→ **DIRECTIONS**
Omit any picture, and return the remaining data exactly as written.

(A run of records)
━━━━━━━━━━━━━━━━

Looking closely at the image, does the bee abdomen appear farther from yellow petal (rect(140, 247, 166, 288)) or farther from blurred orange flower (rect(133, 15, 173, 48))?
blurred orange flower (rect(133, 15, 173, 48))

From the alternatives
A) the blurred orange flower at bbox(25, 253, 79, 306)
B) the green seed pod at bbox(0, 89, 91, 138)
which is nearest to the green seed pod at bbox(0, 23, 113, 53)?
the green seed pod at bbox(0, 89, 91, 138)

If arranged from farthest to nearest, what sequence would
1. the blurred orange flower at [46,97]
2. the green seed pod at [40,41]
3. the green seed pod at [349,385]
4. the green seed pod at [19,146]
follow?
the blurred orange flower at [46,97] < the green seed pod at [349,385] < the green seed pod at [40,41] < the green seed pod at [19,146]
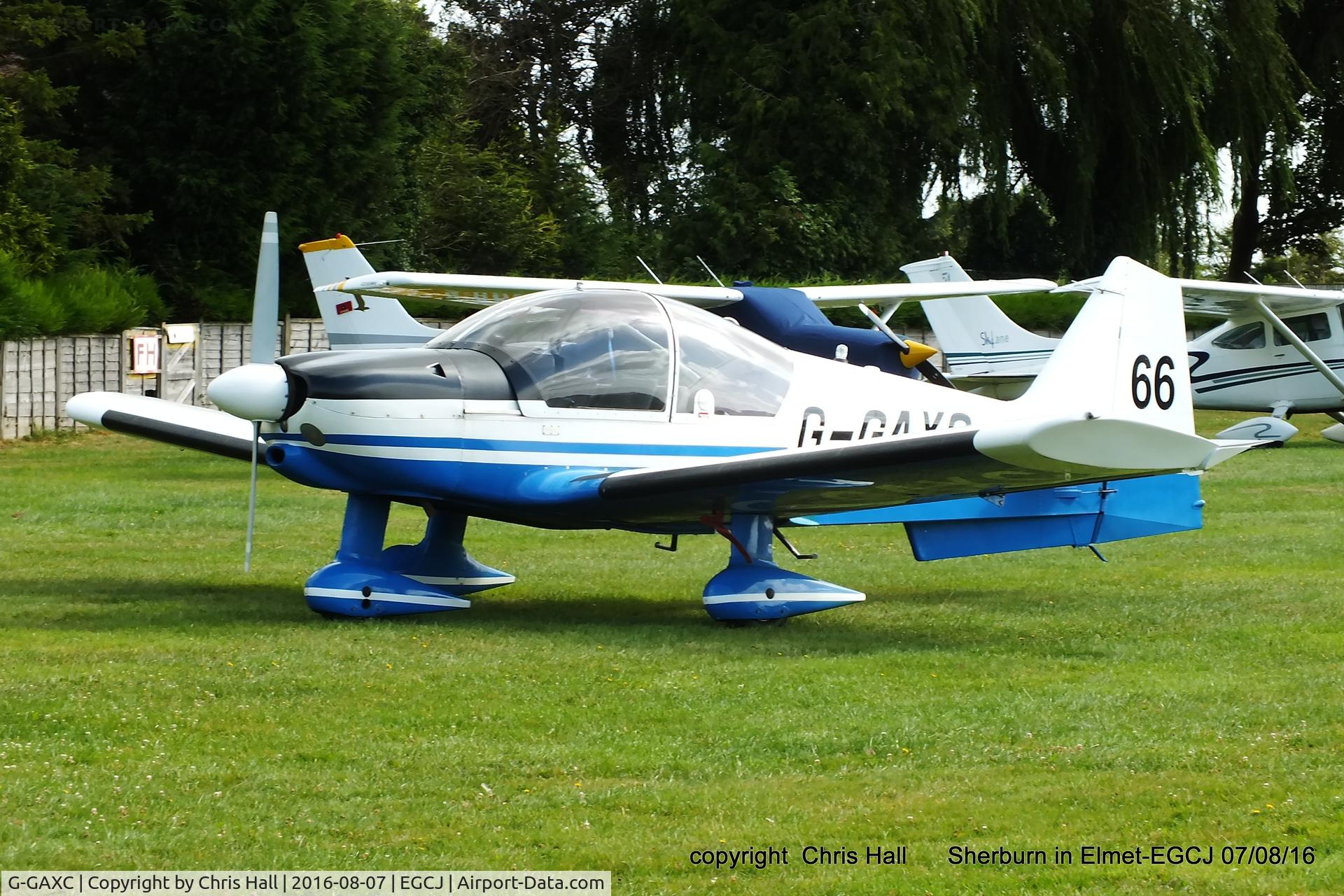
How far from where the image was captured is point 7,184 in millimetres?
28156

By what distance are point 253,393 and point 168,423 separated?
7.80ft

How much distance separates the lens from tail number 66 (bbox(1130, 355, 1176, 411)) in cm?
867

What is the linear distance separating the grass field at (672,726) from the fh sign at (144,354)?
16514 mm

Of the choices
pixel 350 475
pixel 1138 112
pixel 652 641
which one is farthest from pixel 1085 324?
pixel 1138 112

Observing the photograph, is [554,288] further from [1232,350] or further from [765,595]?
[1232,350]

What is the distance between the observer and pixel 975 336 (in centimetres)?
2744

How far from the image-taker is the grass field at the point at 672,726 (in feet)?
15.6

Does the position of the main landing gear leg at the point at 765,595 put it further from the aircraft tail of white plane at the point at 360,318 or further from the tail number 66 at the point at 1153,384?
the aircraft tail of white plane at the point at 360,318

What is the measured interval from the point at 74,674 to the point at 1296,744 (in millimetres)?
5228

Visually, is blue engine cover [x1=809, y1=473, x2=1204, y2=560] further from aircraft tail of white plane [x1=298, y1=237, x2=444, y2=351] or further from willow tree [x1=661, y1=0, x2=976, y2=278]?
willow tree [x1=661, y1=0, x2=976, y2=278]

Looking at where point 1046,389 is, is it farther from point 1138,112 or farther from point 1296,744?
point 1138,112

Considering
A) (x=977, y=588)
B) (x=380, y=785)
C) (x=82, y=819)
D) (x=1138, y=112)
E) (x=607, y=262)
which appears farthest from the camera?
(x=607, y=262)

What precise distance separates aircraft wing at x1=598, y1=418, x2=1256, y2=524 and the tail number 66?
509 mm

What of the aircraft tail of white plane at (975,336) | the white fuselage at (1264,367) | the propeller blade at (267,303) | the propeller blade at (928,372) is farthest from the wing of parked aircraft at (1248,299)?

━━━━━━━━━━━━━━━━

→ **WORKED ANSWER**
Looking closely at the image, does the bee abdomen appear farther from yellow petal (rect(140, 247, 166, 288)) or farther from blurred orange flower (rect(133, 15, 173, 48))?
blurred orange flower (rect(133, 15, 173, 48))

From the alternatives
A) the blurred orange flower at bbox(25, 253, 79, 306)
B) the green seed pod at bbox(0, 89, 91, 138)
which is nearest to the green seed pod at bbox(0, 23, 113, 53)?
the green seed pod at bbox(0, 89, 91, 138)

If arranged from farthest to nearest, what sequence would
1. the blurred orange flower at [46,97]
2. the green seed pod at [40,41]
3. the green seed pod at [349,385]
4. the green seed pod at [19,146]
follow?
the blurred orange flower at [46,97] < the green seed pod at [349,385] < the green seed pod at [40,41] < the green seed pod at [19,146]
How far from where the image was captured is point 7,184 in millimetres?
28156

By what distance are point 253,393 and point 168,423 separated?
7.80ft

How much distance separates the lens from tail number 66 (bbox(1130, 355, 1176, 411)) in cm?
867

What is the linear distance separating the grass field at (672,726) from the fh sign at (144,354)?
16514 mm

Of the choices
pixel 350 475
pixel 1138 112
pixel 652 641
which one is farthest from pixel 1085 324?
pixel 1138 112

Observing the photograph, is [554,288] further from [1232,350] or further from [765,595]?
[1232,350]

What is the distance between the observer and pixel 975 336 (in centimetres)?
2744

How far from the image-taker is the grass field at the point at 672,726 (in feet)?
15.6

Does the position of the main landing gear leg at the point at 765,595 put it further from the aircraft tail of white plane at the point at 360,318 or further from the tail number 66 at the point at 1153,384?
the aircraft tail of white plane at the point at 360,318

What is the measured interval from the point at 74,674 to the point at 1296,744 (in millimetres)?
5228

Visually, is blue engine cover [x1=809, y1=473, x2=1204, y2=560] further from aircraft tail of white plane [x1=298, y1=237, x2=444, y2=351] or further from willow tree [x1=661, y1=0, x2=976, y2=278]?
willow tree [x1=661, y1=0, x2=976, y2=278]

Looking at where point 1046,389 is, is it farther from point 1138,112 or farther from point 1296,744?
point 1138,112

Considering
A) (x=977, y=588)
B) (x=380, y=785)
C) (x=82, y=819)
D) (x=1138, y=112)
E) (x=607, y=262)
which appears farthest from the camera?
(x=607, y=262)

What precise distance separates aircraft wing at x1=598, y1=418, x2=1256, y2=524 and the tail number 66?
509 mm

What of the aircraft tail of white plane at (975,336) | the white fuselage at (1264,367) | the propeller blade at (267,303) | the propeller blade at (928,372) is farthest from the wing of parked aircraft at (1248,299)?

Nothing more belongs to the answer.